The number of comments submitted to ICANN about its proposed renewal agreement with VeriSign to run .net has exploded over the past hour.
The source of the comments appears to be a misunderstanding over what the Intellectual Property Constituency (IPC) proposed in its comments.
As I wrote earlier, IPC wants Uniform Rapid Suspension (URS) to apply to new top level domain names.
I believe the confusion started at BoingBoing, which interpreted URS to be a mechanism to take down web sites that infringe copyrights. BoingBoing equated URS to what happened with recent domain name seizures by the Department of Homeland Security.
URS is a trademark protection tool, not a copyright protection tool.

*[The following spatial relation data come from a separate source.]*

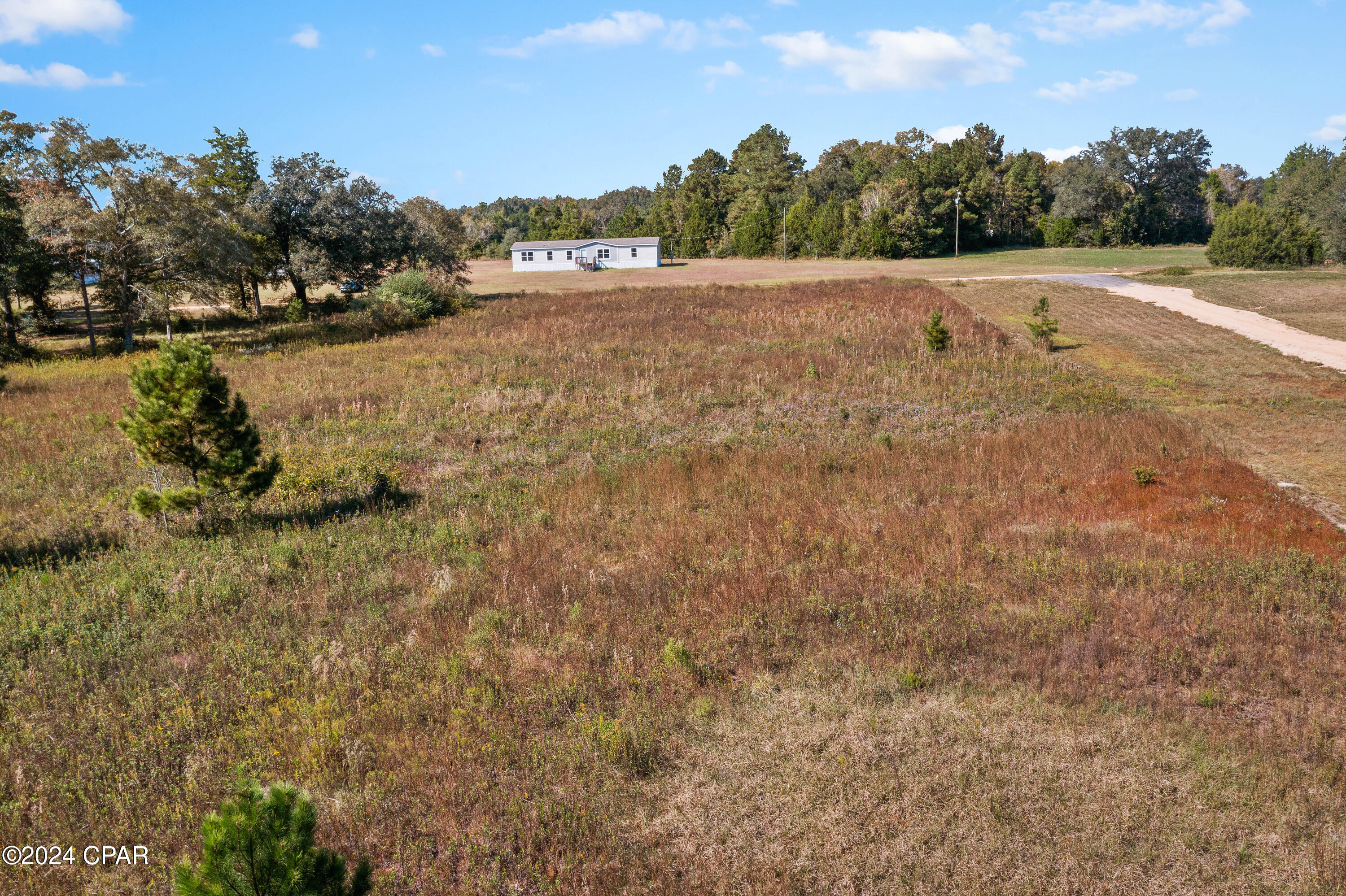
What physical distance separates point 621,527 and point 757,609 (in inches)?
122

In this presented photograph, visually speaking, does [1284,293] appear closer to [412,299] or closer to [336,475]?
[412,299]

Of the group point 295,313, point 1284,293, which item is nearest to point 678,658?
point 295,313

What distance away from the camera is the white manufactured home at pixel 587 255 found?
246ft

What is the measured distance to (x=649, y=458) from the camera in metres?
14.0

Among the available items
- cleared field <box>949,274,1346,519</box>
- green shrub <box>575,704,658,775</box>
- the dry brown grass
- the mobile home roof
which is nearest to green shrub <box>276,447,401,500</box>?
green shrub <box>575,704,658,775</box>

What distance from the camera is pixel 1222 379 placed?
1972cm

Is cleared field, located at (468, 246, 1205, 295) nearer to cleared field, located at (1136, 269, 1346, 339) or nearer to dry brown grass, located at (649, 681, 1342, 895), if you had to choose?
cleared field, located at (1136, 269, 1346, 339)

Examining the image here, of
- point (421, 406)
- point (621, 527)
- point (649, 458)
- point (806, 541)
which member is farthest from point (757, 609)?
point (421, 406)

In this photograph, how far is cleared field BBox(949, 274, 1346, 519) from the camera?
519 inches

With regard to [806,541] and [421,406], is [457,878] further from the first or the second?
[421,406]

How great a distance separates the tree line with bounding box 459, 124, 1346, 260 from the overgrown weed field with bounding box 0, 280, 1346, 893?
68061 mm

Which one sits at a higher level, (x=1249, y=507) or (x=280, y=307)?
(x=280, y=307)

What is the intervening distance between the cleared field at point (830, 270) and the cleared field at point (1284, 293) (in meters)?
8.27

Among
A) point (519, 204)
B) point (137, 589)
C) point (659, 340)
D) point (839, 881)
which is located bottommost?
point (839, 881)
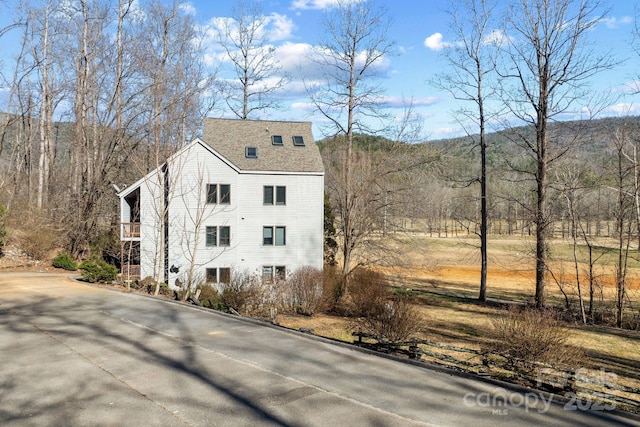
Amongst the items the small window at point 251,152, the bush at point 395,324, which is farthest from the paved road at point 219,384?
the small window at point 251,152

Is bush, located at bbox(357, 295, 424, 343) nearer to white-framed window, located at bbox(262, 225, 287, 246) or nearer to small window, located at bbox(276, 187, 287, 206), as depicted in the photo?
white-framed window, located at bbox(262, 225, 287, 246)

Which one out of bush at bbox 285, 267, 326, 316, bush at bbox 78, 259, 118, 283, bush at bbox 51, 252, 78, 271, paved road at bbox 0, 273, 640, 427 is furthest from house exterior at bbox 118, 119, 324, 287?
paved road at bbox 0, 273, 640, 427

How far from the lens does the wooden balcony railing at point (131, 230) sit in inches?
1037

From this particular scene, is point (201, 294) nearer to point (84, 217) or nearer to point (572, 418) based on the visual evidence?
point (84, 217)

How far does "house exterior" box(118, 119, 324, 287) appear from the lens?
26.8 m

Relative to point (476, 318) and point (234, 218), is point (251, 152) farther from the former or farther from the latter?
point (476, 318)

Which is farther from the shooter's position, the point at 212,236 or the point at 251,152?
the point at 251,152

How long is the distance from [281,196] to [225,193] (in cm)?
338

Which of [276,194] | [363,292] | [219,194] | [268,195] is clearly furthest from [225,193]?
[363,292]

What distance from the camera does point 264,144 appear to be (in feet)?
98.8

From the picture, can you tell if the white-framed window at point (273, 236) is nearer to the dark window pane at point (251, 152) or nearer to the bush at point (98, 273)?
the dark window pane at point (251, 152)

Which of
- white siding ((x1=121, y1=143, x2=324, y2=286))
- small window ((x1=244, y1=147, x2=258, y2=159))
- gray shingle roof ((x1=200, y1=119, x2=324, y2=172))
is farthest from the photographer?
small window ((x1=244, y1=147, x2=258, y2=159))

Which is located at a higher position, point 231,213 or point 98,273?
point 231,213

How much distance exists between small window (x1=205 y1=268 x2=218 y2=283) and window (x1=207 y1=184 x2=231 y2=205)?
3.87 metres
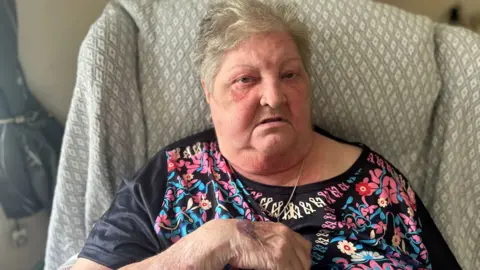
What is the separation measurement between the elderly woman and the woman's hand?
0.06 m

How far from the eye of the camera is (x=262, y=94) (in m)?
1.14

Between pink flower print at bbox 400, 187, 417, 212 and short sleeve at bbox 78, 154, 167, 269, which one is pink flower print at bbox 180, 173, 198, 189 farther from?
pink flower print at bbox 400, 187, 417, 212

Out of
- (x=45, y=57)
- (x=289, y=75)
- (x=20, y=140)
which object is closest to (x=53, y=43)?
(x=45, y=57)

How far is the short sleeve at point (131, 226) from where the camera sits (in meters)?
1.09

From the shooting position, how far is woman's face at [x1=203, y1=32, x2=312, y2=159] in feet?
3.73

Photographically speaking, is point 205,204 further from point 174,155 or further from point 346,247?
point 346,247

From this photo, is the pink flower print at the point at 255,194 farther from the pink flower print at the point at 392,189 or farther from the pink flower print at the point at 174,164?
the pink flower print at the point at 392,189

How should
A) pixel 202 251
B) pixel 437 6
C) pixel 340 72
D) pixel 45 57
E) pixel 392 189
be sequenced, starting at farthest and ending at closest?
pixel 437 6, pixel 45 57, pixel 340 72, pixel 392 189, pixel 202 251

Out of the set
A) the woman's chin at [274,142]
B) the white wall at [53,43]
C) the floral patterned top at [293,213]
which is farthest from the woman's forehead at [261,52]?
the white wall at [53,43]

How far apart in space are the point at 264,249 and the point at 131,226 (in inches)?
14.0

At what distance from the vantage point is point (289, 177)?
1.23 m

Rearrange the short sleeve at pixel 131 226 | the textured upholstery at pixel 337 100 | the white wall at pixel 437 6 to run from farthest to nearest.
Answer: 1. the white wall at pixel 437 6
2. the textured upholstery at pixel 337 100
3. the short sleeve at pixel 131 226

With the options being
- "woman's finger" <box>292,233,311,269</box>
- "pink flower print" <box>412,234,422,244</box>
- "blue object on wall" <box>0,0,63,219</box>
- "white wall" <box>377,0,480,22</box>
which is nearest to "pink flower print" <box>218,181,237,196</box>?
"woman's finger" <box>292,233,311,269</box>

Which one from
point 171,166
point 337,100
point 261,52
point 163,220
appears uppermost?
point 261,52
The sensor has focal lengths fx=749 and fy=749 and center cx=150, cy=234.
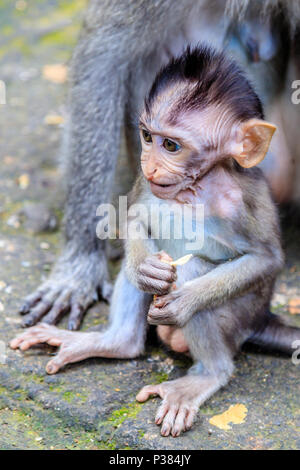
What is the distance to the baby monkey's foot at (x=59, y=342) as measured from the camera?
3102 millimetres

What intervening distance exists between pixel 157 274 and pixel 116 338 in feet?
1.64

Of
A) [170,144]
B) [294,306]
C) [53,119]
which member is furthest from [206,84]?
[53,119]

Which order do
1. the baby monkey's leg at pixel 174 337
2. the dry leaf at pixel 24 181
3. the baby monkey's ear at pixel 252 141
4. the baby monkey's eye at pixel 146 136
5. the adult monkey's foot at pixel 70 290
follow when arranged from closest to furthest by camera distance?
1. the baby monkey's ear at pixel 252 141
2. the baby monkey's eye at pixel 146 136
3. the baby monkey's leg at pixel 174 337
4. the adult monkey's foot at pixel 70 290
5. the dry leaf at pixel 24 181

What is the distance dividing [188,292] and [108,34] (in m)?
1.55

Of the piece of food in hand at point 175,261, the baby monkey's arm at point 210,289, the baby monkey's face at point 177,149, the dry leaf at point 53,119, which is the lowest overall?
the baby monkey's arm at point 210,289

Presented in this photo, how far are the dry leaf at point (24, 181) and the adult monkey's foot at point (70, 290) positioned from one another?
94 cm

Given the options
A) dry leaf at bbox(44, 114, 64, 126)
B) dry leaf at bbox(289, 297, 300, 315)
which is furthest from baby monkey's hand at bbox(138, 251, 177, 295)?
dry leaf at bbox(44, 114, 64, 126)

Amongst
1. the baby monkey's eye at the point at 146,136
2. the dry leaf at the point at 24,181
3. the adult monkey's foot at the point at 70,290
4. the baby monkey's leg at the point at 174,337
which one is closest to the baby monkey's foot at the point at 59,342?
the adult monkey's foot at the point at 70,290

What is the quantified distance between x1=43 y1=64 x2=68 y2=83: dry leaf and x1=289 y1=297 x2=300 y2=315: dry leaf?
317 centimetres

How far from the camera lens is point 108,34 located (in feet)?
12.2

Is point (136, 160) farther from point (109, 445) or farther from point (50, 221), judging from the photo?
point (109, 445)

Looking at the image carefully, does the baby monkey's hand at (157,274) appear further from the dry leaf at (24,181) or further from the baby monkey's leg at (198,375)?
the dry leaf at (24,181)

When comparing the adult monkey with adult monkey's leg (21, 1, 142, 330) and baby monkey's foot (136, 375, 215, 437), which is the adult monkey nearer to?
adult monkey's leg (21, 1, 142, 330)

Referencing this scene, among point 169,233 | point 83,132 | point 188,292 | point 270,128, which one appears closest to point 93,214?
point 83,132
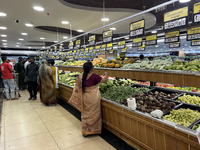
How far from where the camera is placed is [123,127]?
306 cm

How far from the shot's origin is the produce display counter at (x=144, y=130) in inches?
75.1

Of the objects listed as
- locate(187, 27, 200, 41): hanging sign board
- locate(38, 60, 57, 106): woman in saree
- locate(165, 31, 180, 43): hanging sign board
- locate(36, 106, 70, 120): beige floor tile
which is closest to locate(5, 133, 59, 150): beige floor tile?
locate(36, 106, 70, 120): beige floor tile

BoingBoing also suggested that VeriSign would get into the business of being a copyright enforcer, which isn’t correct.
The article also suggests that IPC wants to do away with whois privacy services. Although I’m sure it would love to see that happen, I don’t interpret anything in its comments to suggest this for .net. It proposes a “thick” whois in which ownership data is aggregated at the registry level, but that doesn’t prevent whois privacy services from working.
I’m glad people are paying attention, and it’s good to speak out about URS on .net, but I’m concerned that this flood of comments will overshadow comments opposed to URS for the “right” reason.